Start three days ago. Unfreeze the damn bird. I have it on the authority of the federal government of the United States of America that it takes one day per five pounds to thaw out a turkey.
If that boggles the mind as well as the laws of time, go to the store again and buy a fresh bird, like I did. You have 12 minutes. They close at noon.
Everything up to Putting the Bird in the Oven
Take the plastic wrapper off gingerly. Don’t shred the bird’s skin, unless you want your dish to look like roadkill, in which case you could have saved yourself two trips to the grocery store, already.
This wrapper has valuable cooking instructions to which you will probably need to refer for factual information, poultry poisoning safety tips, and the 800 number of the federal government home economist lady.
Reach down the bird’s throat and take out any little structural parts you find. They will probably not be roaming free but will be in an envelope like the Best Director Oscar winner. Reach up the bird’s … well, between its legs. You know, the other end. See if there are any organs there, and take them out too. Go ahead. This is not a trick.
Giblets look like the illustrations in your seventh-grade science book: Heart. Liver. Gizzard. Neck (not technically an organ). The turkey does not need these anymore, but they will really liven up your gravy and dressing.
Put the liver, the whole liver, and nothing but the liver in the fridge.
Put either one of the turkey’s open ends – cook’s choice – up near your kitchen faucet. Turn on the water full blast and give it a rinse. Rinse the outside, too – couldn’t hurt – and pull out any feathers that may have slipped past the fine turkey pluckers. Dry inside and out with paper towels.

▸ **WHAT IS BEING ASKED**:
From the turkey guide, return the passage starting at "Start three days" and ending at "home economist lady.".

[Records of spatial reasoning questions]
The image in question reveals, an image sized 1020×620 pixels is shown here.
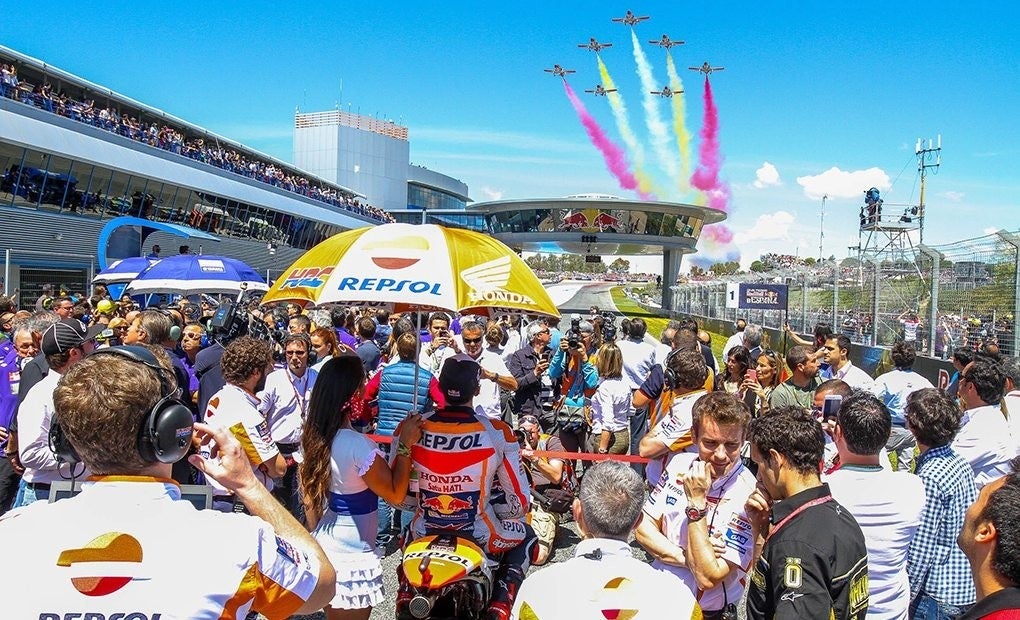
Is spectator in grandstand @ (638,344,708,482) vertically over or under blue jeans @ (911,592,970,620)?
over

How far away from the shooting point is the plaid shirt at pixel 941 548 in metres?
3.41

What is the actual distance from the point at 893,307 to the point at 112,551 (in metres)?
15.8

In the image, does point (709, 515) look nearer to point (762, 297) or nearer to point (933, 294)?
point (933, 294)

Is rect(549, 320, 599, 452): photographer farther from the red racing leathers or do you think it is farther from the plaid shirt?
the plaid shirt

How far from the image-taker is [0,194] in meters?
24.4

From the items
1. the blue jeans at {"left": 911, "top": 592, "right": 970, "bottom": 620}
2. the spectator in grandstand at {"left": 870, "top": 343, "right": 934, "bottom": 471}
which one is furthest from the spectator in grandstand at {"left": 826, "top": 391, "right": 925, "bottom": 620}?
the spectator in grandstand at {"left": 870, "top": 343, "right": 934, "bottom": 471}

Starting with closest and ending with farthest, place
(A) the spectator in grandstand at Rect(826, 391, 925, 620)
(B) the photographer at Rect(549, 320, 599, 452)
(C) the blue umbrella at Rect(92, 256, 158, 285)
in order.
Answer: (A) the spectator in grandstand at Rect(826, 391, 925, 620), (B) the photographer at Rect(549, 320, 599, 452), (C) the blue umbrella at Rect(92, 256, 158, 285)

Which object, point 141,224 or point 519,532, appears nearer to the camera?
point 519,532

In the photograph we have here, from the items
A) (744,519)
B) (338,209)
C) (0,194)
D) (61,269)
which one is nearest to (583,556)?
(744,519)

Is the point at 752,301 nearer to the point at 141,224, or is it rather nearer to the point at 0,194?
the point at 141,224

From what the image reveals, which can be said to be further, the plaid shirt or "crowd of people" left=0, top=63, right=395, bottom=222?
"crowd of people" left=0, top=63, right=395, bottom=222

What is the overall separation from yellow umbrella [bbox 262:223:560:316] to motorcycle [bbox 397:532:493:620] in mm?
1226

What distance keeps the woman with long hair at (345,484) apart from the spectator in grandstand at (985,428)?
3557 millimetres

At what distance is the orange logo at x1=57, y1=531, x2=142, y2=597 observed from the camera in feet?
5.16
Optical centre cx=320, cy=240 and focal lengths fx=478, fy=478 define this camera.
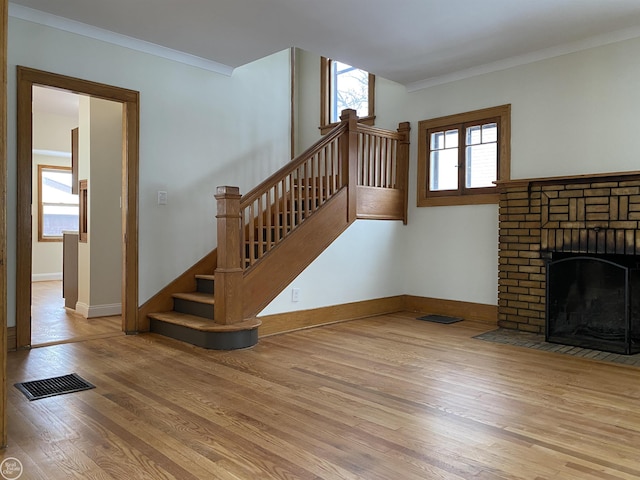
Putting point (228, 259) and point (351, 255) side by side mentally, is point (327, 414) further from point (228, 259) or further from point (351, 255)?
point (351, 255)

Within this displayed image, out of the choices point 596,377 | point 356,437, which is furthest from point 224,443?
point 596,377

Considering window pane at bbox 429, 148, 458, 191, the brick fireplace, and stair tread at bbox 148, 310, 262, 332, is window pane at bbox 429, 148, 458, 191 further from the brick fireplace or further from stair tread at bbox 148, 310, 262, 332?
stair tread at bbox 148, 310, 262, 332

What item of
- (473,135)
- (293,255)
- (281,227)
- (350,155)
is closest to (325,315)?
(293,255)

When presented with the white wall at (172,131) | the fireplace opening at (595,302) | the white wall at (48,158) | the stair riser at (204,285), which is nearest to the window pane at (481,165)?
the fireplace opening at (595,302)

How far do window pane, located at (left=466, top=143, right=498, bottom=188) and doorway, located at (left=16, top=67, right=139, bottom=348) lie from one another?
3.47 metres

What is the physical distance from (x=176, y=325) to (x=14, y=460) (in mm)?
2227

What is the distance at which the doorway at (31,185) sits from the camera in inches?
151

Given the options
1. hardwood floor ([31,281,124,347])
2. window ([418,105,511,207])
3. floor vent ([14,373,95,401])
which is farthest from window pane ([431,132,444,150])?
floor vent ([14,373,95,401])

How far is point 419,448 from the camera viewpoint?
211 centimetres

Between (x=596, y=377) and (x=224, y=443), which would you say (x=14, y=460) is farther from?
(x=596, y=377)

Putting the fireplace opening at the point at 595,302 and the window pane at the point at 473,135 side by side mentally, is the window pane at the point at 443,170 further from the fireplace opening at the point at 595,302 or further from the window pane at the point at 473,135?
the fireplace opening at the point at 595,302

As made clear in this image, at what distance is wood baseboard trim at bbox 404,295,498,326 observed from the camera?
201 inches

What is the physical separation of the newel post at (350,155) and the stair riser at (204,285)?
5.20 ft

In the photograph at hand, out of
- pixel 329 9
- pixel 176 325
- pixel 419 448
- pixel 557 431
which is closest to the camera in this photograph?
pixel 419 448
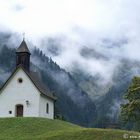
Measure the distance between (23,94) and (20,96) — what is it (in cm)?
52

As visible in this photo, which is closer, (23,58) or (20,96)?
(20,96)

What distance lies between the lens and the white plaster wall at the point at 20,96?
68562mm

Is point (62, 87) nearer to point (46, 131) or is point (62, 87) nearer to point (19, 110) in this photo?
point (19, 110)

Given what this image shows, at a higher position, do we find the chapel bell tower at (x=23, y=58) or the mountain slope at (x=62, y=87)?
the mountain slope at (x=62, y=87)

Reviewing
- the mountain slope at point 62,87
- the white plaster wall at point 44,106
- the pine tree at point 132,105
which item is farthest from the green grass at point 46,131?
the mountain slope at point 62,87

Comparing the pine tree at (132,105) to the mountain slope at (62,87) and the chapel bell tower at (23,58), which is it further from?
the mountain slope at (62,87)

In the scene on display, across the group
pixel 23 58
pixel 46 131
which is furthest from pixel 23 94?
pixel 46 131

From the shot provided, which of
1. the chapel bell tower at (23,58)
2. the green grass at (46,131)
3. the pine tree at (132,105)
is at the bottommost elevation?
the green grass at (46,131)

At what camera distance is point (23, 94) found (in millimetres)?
68938

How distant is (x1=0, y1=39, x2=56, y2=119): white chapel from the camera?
225 feet

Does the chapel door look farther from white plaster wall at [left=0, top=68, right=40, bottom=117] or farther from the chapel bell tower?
the chapel bell tower

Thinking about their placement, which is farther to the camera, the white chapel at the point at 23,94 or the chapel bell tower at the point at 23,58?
the chapel bell tower at the point at 23,58

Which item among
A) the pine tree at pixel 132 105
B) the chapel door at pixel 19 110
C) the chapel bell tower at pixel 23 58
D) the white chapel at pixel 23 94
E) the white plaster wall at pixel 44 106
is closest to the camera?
the pine tree at pixel 132 105

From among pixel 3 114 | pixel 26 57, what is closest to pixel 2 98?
pixel 3 114
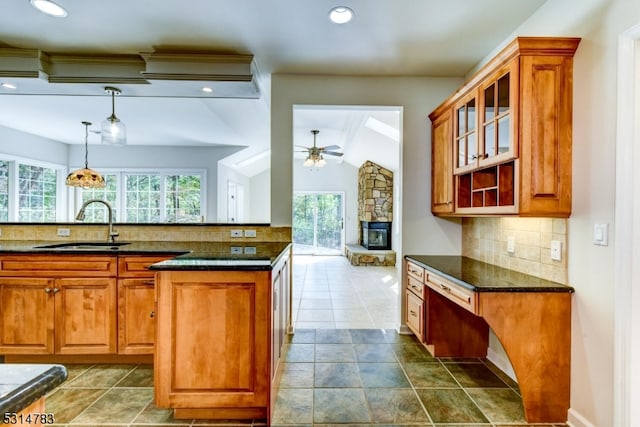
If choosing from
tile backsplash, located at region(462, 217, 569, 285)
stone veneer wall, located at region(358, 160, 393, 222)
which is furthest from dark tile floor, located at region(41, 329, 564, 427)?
stone veneer wall, located at region(358, 160, 393, 222)

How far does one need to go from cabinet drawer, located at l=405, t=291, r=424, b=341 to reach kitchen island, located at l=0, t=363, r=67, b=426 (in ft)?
8.38

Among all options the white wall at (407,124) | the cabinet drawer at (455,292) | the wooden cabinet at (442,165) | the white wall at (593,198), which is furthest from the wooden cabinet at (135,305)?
the white wall at (593,198)

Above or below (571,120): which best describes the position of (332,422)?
below

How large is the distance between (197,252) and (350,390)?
1454 mm

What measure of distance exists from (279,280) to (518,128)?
5.65 feet

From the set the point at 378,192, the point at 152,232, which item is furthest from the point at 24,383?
the point at 378,192

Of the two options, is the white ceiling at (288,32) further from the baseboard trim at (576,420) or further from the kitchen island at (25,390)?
the baseboard trim at (576,420)

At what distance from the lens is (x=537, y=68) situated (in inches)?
73.5

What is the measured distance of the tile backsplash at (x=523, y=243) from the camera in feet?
6.57

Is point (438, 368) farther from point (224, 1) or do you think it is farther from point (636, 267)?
point (224, 1)

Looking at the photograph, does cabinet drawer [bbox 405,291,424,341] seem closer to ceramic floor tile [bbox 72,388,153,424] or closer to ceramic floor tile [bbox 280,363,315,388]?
ceramic floor tile [bbox 280,363,315,388]

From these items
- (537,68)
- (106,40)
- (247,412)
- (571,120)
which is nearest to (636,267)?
(571,120)

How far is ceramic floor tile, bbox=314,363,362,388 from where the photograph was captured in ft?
7.62

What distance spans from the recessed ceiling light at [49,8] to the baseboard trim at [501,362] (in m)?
3.89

▸ **FULL RESPONSE**:
Start three days ago. Unfreeze the damn bird. I have it on the authority of the federal government of the United States of America that it takes one day per five pounds to thaw out a turkey.
If that boggles the mind as well as the laws of time, go to the store again and buy a fresh bird, like I did. You have 12 minutes. They close at noon.
Everything up to Putting the Bird in the Oven
Take the plastic wrapper off gingerly. Don’t shred the bird’s skin, unless you want your dish to look like roadkill, in which case you could have saved yourself two trips to the grocery store, already.
This wrapper has valuable cooking instructions to which you will probably need to refer for factual information, poultry poisoning safety tips, and the 800 number of the federal government home economist lady.